Я встретил того парнишку в одном из кафетериев, работающих круглые сутки, на Литейном. Мы оказались вместе за одним столиком. Холодные ветра гоняли рассыпчатые брызги в разные стороны за огромным окном. Парень пил зеленый чай и шмыгал носом. Вообще он был одет явно не по погоде. Безумные его глаза устали носиться взад и вперед, одержимые болезнью ветра. Ветер внутри и ветер снаружи сразу же насторожили меня. Вид у пацаны был безобидный, поэтому мы все-таки разговорились. Вот что он мне рассказал:
- ... и я оказался, наконец, за рубежом. Давно хотел смотаться в какую-нибудь южную страну, и тут такая возможность представилась... Я очутился в Черчландии. Взял с собой большую сумку шмоток, гитару и прилетел в один из их основных курортных городов Аланию. Я не брал никаких путевок, думая отдохнуть по-своему. Взял с собой флакончик с сушеными мухоморами и пару упаковок снотворного, чтобы легче акклиматизироваться на случай чего. В самолете выпил джину и решил двигаться вглубь страны по побережью, чтобы увидеть не сувенирную сторону, а реально как люди живут. Мне всегда интересно, как люди живут, видимо, потому что у самого меня с этим всегда проблемы.

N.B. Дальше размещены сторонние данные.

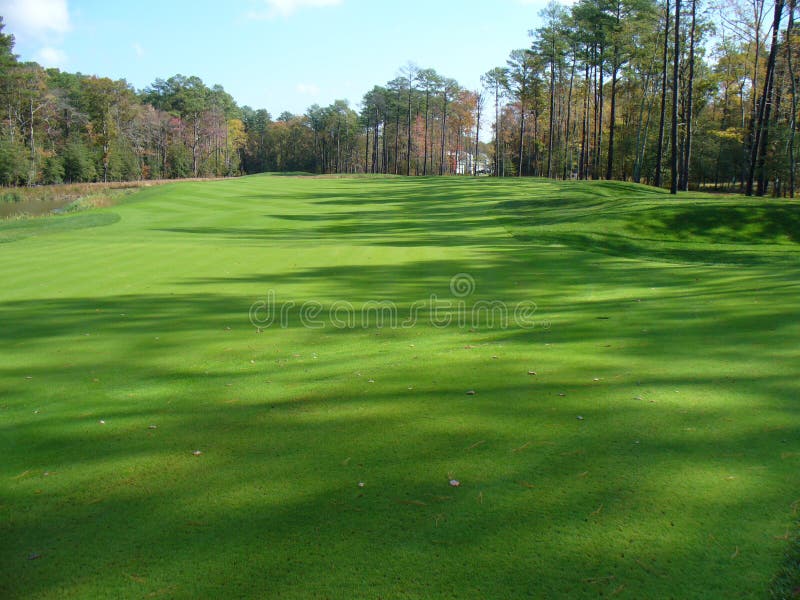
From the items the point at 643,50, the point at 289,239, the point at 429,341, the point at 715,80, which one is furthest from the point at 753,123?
the point at 429,341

И еще я подумал, что не стоит останавливаться, нужно найти портовый город и попытаться морем выехать дальше на юг. Раз выпала такая возможность, может быть в первый и последний раз, надо ее использовать по максимуму. Из аэропорта на такси я отправился на автовокзал, где купил билет до крупного портового города, находившегося в семи часах езды. Туда я прибыл в середине ночи и уселся за столиком уличного ресторана, на пальцах и нескольких мне известных английских словах пытаясь добиться максимально возможную нужную мне информацию.
... С наступление утра я сел в маршрутку и приехал в здание фирмы, торгующей билетами на остров Гуг, куда я решил отправиться... В общем, к вечеру я был на Гуге, где меня сначала спросили, для чего я приехал, на что я не дал внятного ответа, затем отобрали ремень и шнурки и посадили в трехспальную комнату за решеткой, а наутро посадили в пароход и отправили обратно. Я нимало не расстроился таким поворотом событий, ведь, как известно, все, что ни делается, все делается к лучшему...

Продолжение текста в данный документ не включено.